We've all heard about the disgraceful under-the-table politics that were associated with ramming Obamacare through the US Senate. The "Cornhusker Kickback" and "Louisiana Purchase" whereby Yea votes were purchased from the Senators of Nebraska and Louisiana are among the many noxious aspects of Obamacare. Thanks to alert bloggers, we didn't even have to wait until it was passed to learn about these foul deeds.
We weren't totally surprised when the Massachusetts legislature changed the rules for filling Senate vacancies so they could appoint a Democrat who would vote "Yea" without having read the new law or even been involved in the debates. This got Obamacare through the Senate even though the law it passed was quite different from the House version. When the Taxachusetts voters elected a permanent Senator who was not only Republican, but had run on the express platform of ensuring that Obamacare wouldn't become law, we thought that the electorate had finally killed the monster.
Instead of taking the hint, however, the Democratic leadership used a parliamentary maneuver to amend the bill that had already passed the Senate and have the House pass it. This gave President Obama something to sign. It remains one of the most divisive, contentious acts of our government, surpassing even Roe v Wade in terms of heated popular rejection and legal challenges by state governments.
Obamacare passed the Senate only because the Democrats had a veto-proof majority at the time. They were unable to persuade a single Republican to support it, but they didn't need to. Just one fewer Democrat in the Senate would have spared our nation enormous conflict. We've discussed the vote fraud that put Sen. Franken (D) in office where he provided that crucial 60th vote.
Sen. Franken wasn't the only questionable vote for Obamacare, however. In October 2008, just before the election, Alaskan Republican Sen. Ted Stevens was convicted of improperly accepting gifts from oil companies. He narrowly lost the election to Mark Begich (D) who also provided a crucial 60th vote for Obamacare.
It soon turned out that the Justice Department attorneys committed "willful and intentional misconduct" during the trial. A few months later, Judge Emmet Sullivan, who had presided over the trial, overturned the conviction when he found out about the misconduct. He said from the bench, "I have never seen anything approaching the mishandling and misconduct that I have seen in this case."
Among other things, the prosecutors intentionally hid evidence proving Sen.
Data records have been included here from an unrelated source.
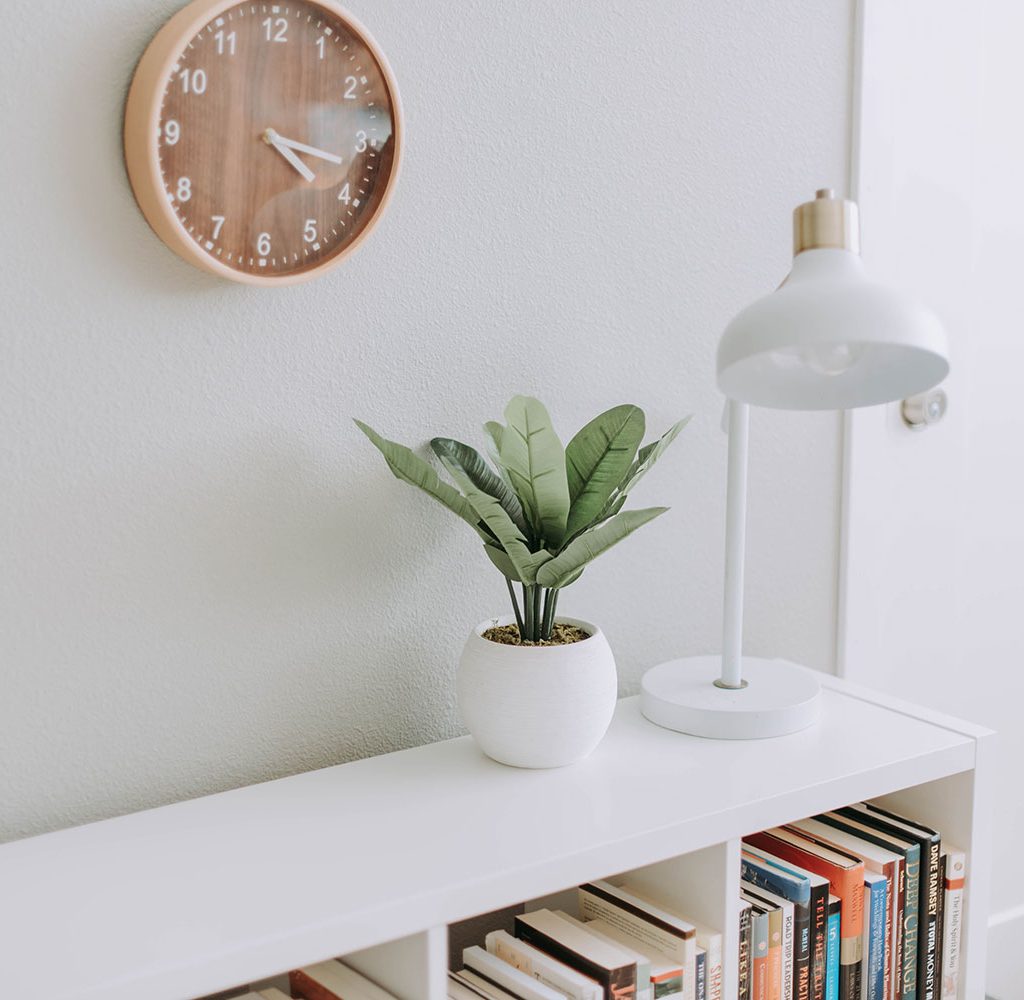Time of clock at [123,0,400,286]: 4:17
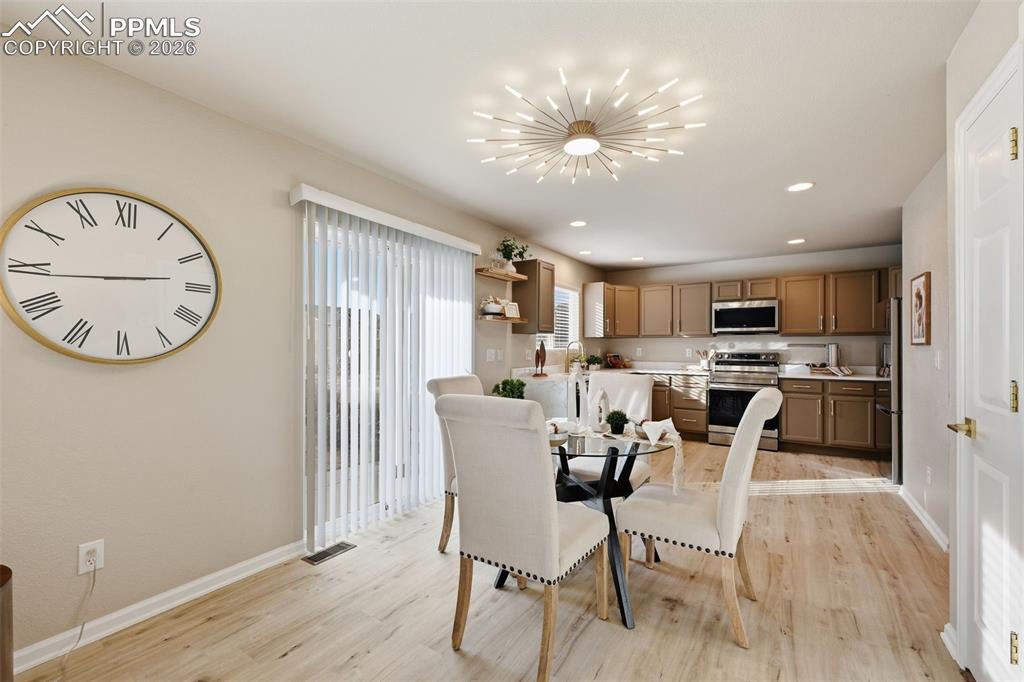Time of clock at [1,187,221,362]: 2:44
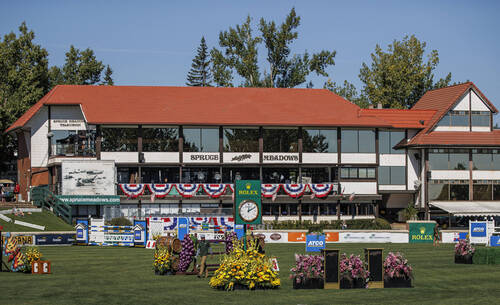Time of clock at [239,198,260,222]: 12:10
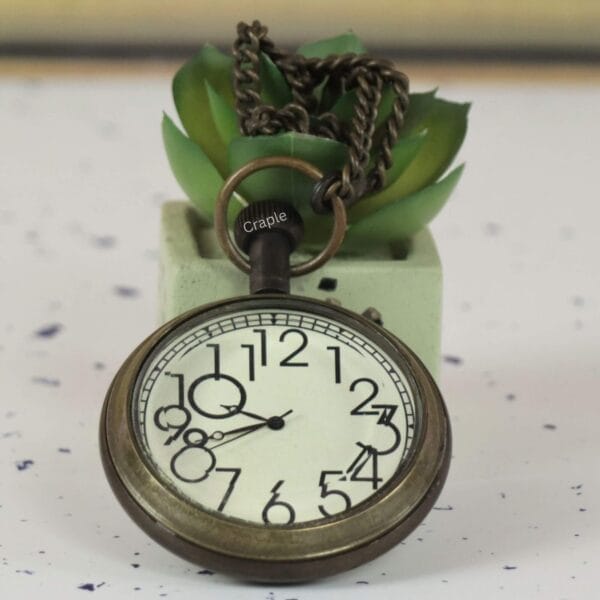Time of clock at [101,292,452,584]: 9:41
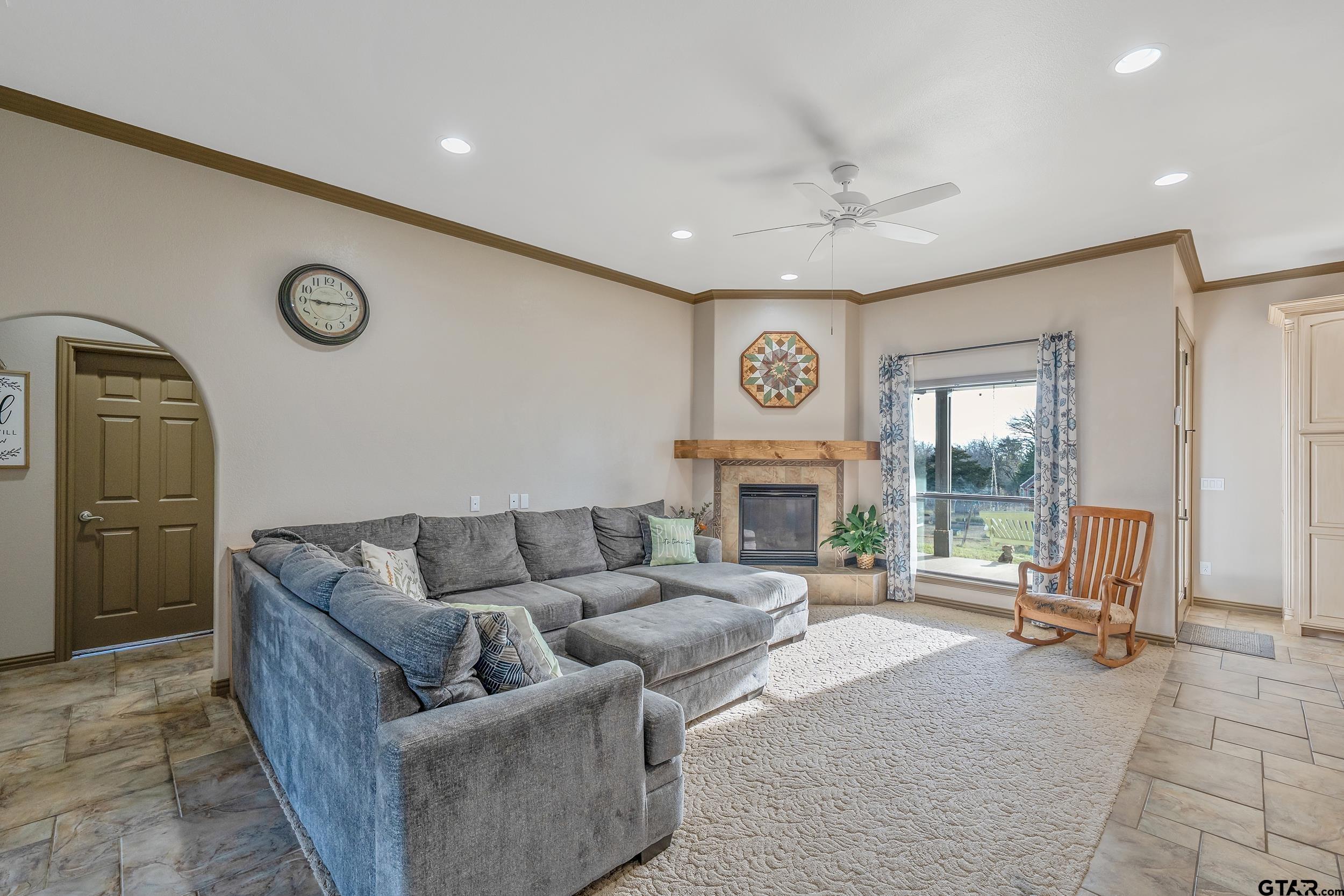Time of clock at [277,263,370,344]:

Stevens' innocence and sat quietly in their seats while one of their witnesses gave damning testimony that they knew to be false. Not even a sitting Senator can survive that sort of out-and-out government-sponsored fraud.
The Wall Street Journal reported that the special investigation Judge Sullivan ordered is complete. The report has been delivered, but only a summary has been made public.
Judge Sullivan's special investigator, Washington lawyer Henry F. Schuelke III, found the prosecution was "permeated by the systematic concealment of significant exculpatory evidence" that would have corroborated the longtime Republican senator's defense, according to the judge's synopsis.
The government has more resources than any individual citizen, no matter how wealthy or powerful. For that reason, prosecutors are required to give the defense any evidence that might serve to show that the defendant was innocent.
What's more, this so-called "exculpatory evidence" must be turned over in a timely manner. Instead of turning over the evidence, the government's lawyers deliberately concealed it and submitted evidence they knew to be false.
Shockingly, the special investigator didn't recommend prosecution:
Nevertheless, Mr. Schuelke didn't recommend a criminal contempt prosecution because he said the attorneys never disobeyed a "clear and unequivocal" order by the judge.
In other words, even though the judge had scolded the prosecution repeatedly, he never gave them an explicit order to turn over any evidence they might have had. The investigator argued that the miscreants ought not to be prosecuted because the judge didn't give them an individual and personal command to actually follow the law they were sworn to uphold.
What hair-splitting! Shouldn't judges assume that the lawyers who're appearing in their courts have at lest some passing familiarity with the rules of evidence and understand their obligation not to promote perjury? Shouldn't this be even more true of lawyers employed by our federal government's Justice Department? Maybe it's time we changed its name to something more appropriate - the Ministry of Love, say.
Obamacare owes its existence to political payoffs to reluctant Senators, vote rigging in Minnesota, and "willful and intentional misconduct" during the trial of a Republican senator. Is it any wonder that the American people want no part of it? Yet there it sits, diabolically churning forward. 2012 can't come too soon for us.